Receiving tax documents in the mail, I immediately sense Franz Kafka's shadow lurking in that dark M.C Escher alleyway where IRS agents perfect their notorious double-cross system known as Form 1040.
My annual income for 2019, masquerading as W-2s and 1099s and the mysterious "capital gains," approaches the Berlin Wall dividing a healthy refund and the dark world of money owed. It makes underground network contact with various exemptions, deductions, and the treacherous Schedule C, hoping the auditors have their searchlights switched off and their guard dogs shackled.
Encrypted messages, secret codes, impenetrable ciphers, and esoteric symbols: the sleight-of-hand stock-in-trade of the surreptitious number-cruncher at tax time.
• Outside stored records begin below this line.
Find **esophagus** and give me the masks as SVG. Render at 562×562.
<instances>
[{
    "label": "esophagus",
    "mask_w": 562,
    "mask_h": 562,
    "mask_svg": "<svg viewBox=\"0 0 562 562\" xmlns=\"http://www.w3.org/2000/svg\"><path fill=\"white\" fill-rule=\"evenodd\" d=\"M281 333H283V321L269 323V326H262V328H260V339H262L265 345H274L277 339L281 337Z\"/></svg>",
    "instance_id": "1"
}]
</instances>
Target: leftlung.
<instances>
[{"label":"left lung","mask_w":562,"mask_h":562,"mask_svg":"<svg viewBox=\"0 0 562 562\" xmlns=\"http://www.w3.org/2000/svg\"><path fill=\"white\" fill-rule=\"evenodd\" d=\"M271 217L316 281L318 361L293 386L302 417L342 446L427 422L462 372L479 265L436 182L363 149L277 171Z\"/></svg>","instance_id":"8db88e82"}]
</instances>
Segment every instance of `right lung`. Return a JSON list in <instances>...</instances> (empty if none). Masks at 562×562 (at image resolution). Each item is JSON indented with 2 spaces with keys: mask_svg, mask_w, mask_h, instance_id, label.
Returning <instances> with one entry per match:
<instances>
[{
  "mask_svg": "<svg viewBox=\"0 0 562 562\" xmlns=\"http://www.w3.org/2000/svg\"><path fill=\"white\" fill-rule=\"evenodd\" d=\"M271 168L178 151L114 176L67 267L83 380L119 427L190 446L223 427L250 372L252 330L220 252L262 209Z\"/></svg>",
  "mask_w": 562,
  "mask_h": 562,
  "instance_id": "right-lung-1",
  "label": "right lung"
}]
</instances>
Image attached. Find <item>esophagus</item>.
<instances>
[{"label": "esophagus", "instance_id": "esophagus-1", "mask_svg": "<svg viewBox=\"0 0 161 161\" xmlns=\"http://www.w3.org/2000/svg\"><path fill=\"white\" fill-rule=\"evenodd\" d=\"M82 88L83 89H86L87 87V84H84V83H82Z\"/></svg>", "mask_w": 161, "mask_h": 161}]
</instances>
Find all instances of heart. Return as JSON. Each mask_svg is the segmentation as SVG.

I sometimes think it might be appropriate to file my return in a dead letter drop, then hide in a safe house until I receive official clearance from the Feds.
I have nothing against paying my fair share of taxes, but I can't think why we allow the laws that govern that payment to be written by the combined efforts of Ceausescu's politburo and the Sphinx playing with a random number generator.
God knows it is easier to guess what song the sirens sang, what name Achilles assumed when he hid among women, or what Ruritanian strategy in the Balkans might have been than to figure out how much tax I should pay each year.